Type out the lines below exactly, from the first through the line holding "Op de afbeelding: Een", and include no pictures.

# # # #

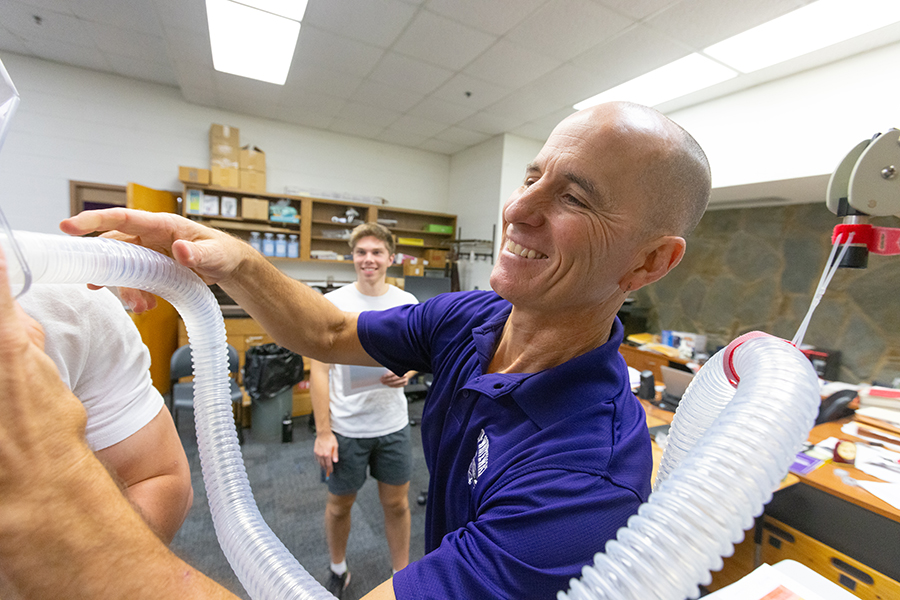 A faculty member shows equipment in the kinesiology lab.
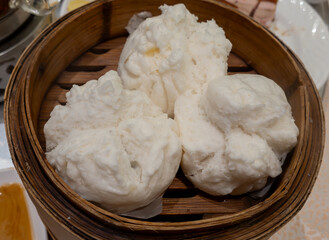 Steamed BBQ pork buns served in a bamboo steamer. A popular Cantonese Dim Sum dish in Hong Kong and Southern China.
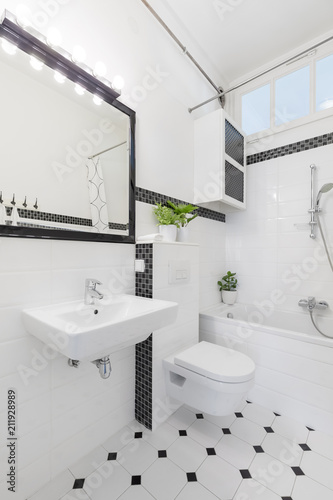 Mirror above washbasin in black and white bathroom interior with toilet and bathtub. Real photo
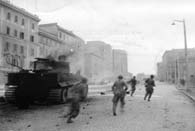 June 2, 1944. Soldiers of the 88th Infantry Division sprint past a Tiger tank knocked out on the outskirts of Rome. (National Archives)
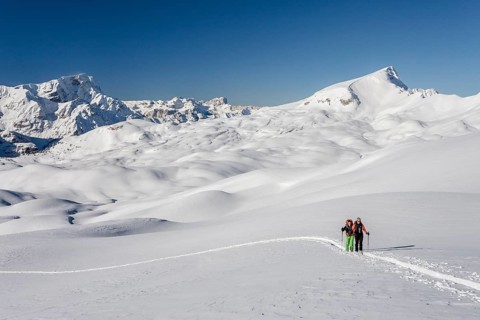 Ski mountaineers during the ascent of Mt Seekofel in the Fanes-Sennes-Prags Nature Park of the Dolomites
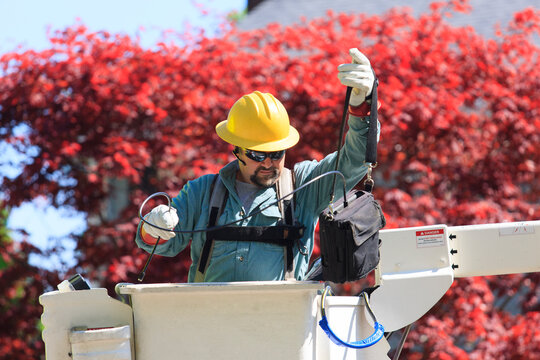 Power engineer in lift bucket working with meter to measure power
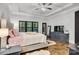 Well lit primary bedroom featuring hardwood floors, a tray ceiling, and a TV at 6327 Fox Tail Ln, Davidson, NC 28036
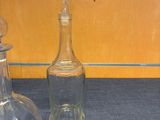 two glass bottles sitting on a table next to each other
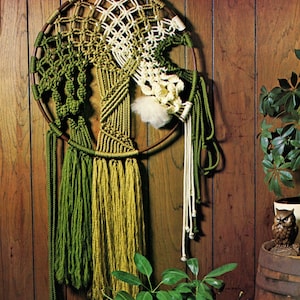 Op de afbeelding: Een macramé wandhanger met een ronde houten frame, met een groen en wit ontwerp met lange franjes. De hanger is bevestigd aan een houten paneelwand.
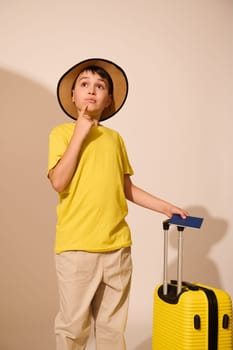 Handsome Caucasian teenage boy in stylish casual summer clothes, holding finger on his chin, thoughtfully looking aside a copy advertising space, standing with suitcase over white isolated background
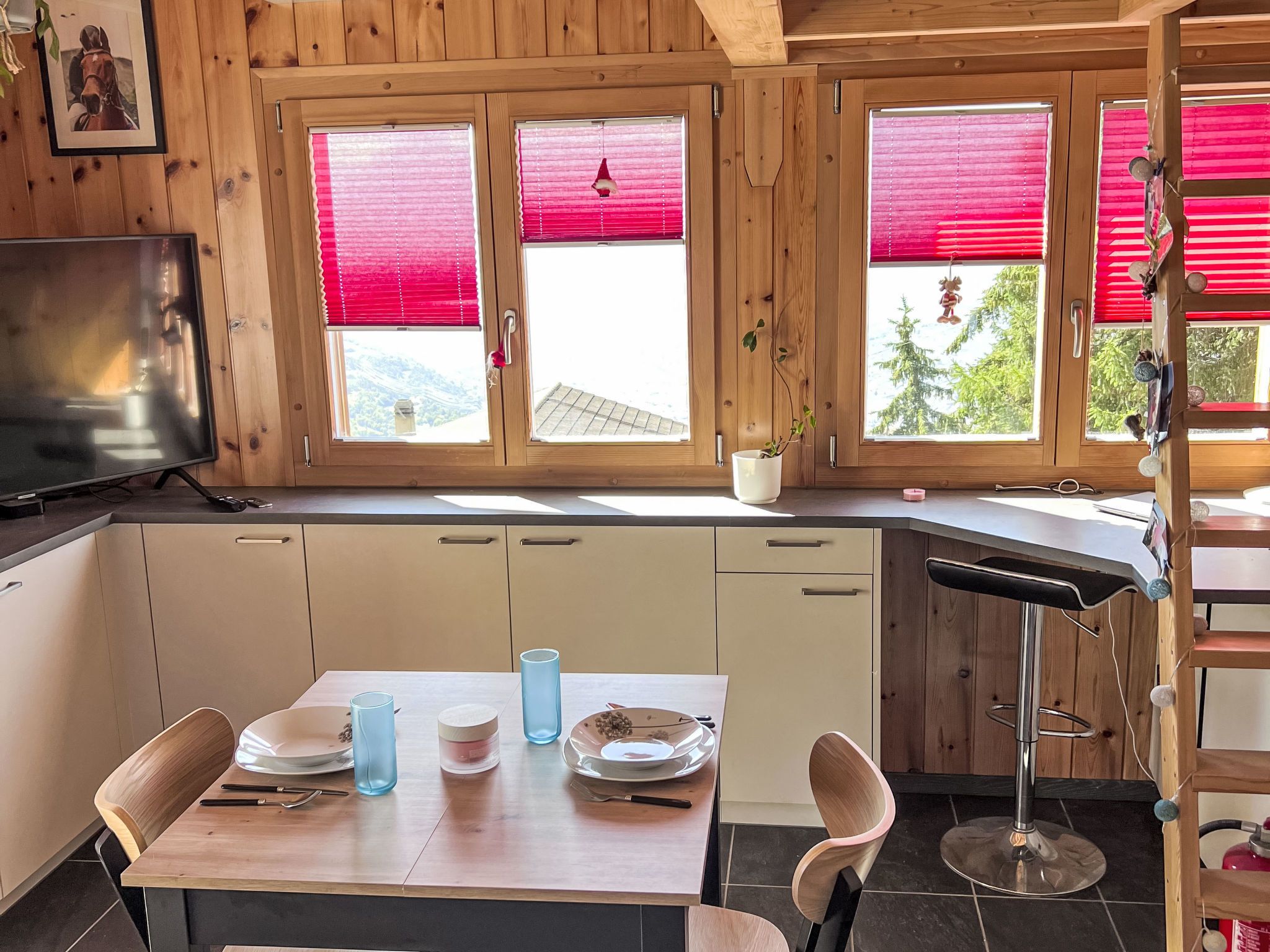 Puinen mökki, jonka sisätiloissa on keittiö, ruokapöytä ja baaritiski.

# # # #

→ Written answer
 A faculty member shows equipment in the kinesiology lab.
 Steamed BBQ pork buns served in a bamboo steamer. A popular Cantonese Dim Sum dish in Hong Kong and Southern China.
 Mirror above washbasin in black and white bathroom interior with toilet and bathtub. Real photo
 June 2, 1944. Soldiers of the 88th Infantry Division sprint past a Tiger tank knocked out on the outskirts of Rome. (National Archives)
 Ski mountaineers during the ascent of Mt Seekofel in the Fanes-Sennes-Prags Nature Park of the Dolomites
 Power engineer in lift bucket working with meter to measure power
 Well lit primary bedroom featuring hardwood floors, a tray ceiling, and a TV at 6327 Fox Tail Ln, Davidson, NC 28036
 two glass bottles sitting on a table next to each other
 Op de afbeelding: Een macramé wandhanger met een ronde houten frame, met een groen en wit ontwerp met lange franjes. De hanger is bevestigd aan een houten paneelwand.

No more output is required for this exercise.